Iraqi cleric seeks calm after aide’s killing

BAGHDAD — Gunmen assassinated a top aide of anti-American leader Muqtada al-Sadr on Friday, sharpening a Shiite power struggle that has already triggered fighting between the cleric’s followers and the U.S.-backed Iraqi government.

Riyadh al-Nouri, director of al-Sadr’s office in Najaf, was gunned down by an unknown number of assailants near his home after returning from prayer services, police and Sadrist officials said.

Al-Sadr blamed the Americans and their Iraqi allies for the killing but called for calm — presumably to avoid a showdown at a time when his Mahdi Army militia is under pressure by Iraqi and U.S.-led forces in Baghdad and southern Iraq.

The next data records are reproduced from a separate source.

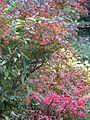 Autumn colour - Flickr - peganum.jpg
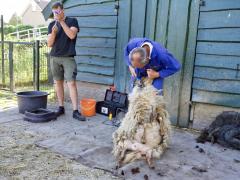 210624-schapenscheren-105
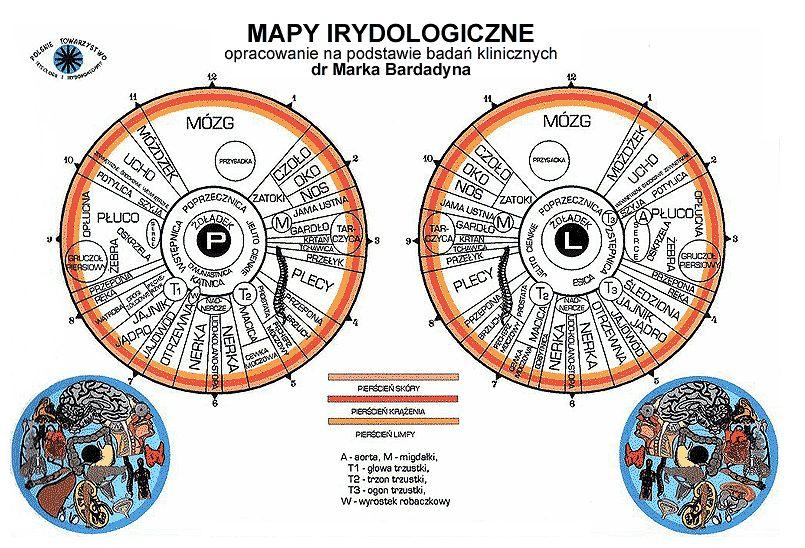 mapa irydologiczna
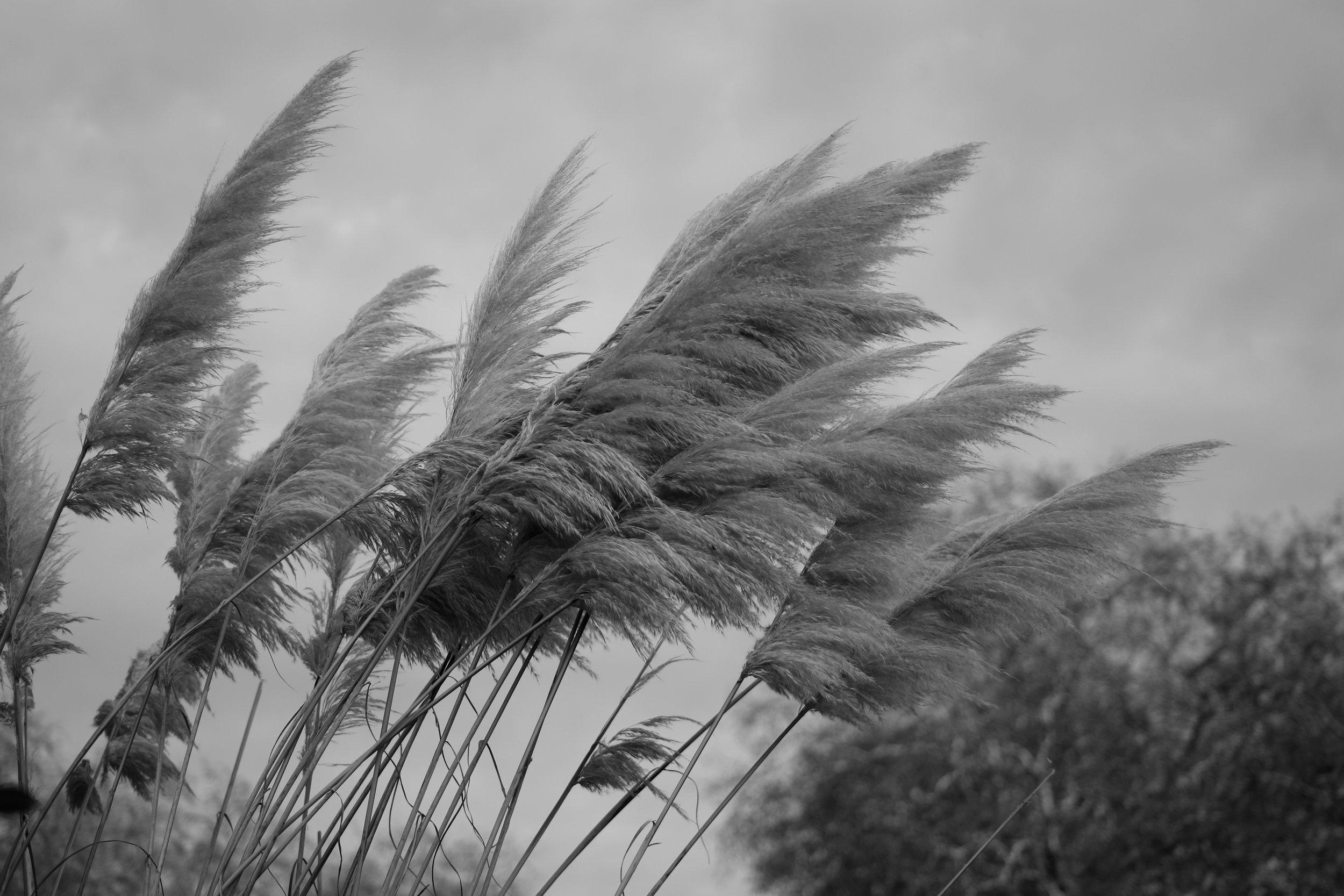 Feathery Reeds in Hyde Park, London, England   https://www.ebay.com/itm/263679716052?ssPageName=STRK:MESELX:IT&_trksid=p3984.m1555.l2649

Prime Minister Nouri al-Maliki, also a Shiite, condemned “this savage crime” and ordered an investigation “to pursue and arrest the killers.” But many of the 5,000 people who attended al-Nouri’s funeral later Friday in Najaf chanted “al-Maliki is the enemy of God” as they shouted slogans against al-Sadr’s Shiite political rivals.

Authorities declared a curfew in Najaf, the world’s premier Shiite theological center, 100 miles south of Baghdad. Security forces took to the streets in several major cities across the Shiite south. A curfew was also imposed in Hillah, where government troops clashed with al-Sadr’s militia last month.

The assassination of such an influential Sadrist figure is likely to increase tension between al-Sadr’s movement and the Shiite-led government.

Several prominent Sadrists described al-Nouri, 41, as a voice of moderation within the movement, arguing against an armed confrontation with the Americans and al-Sadr’s Shiite rivals.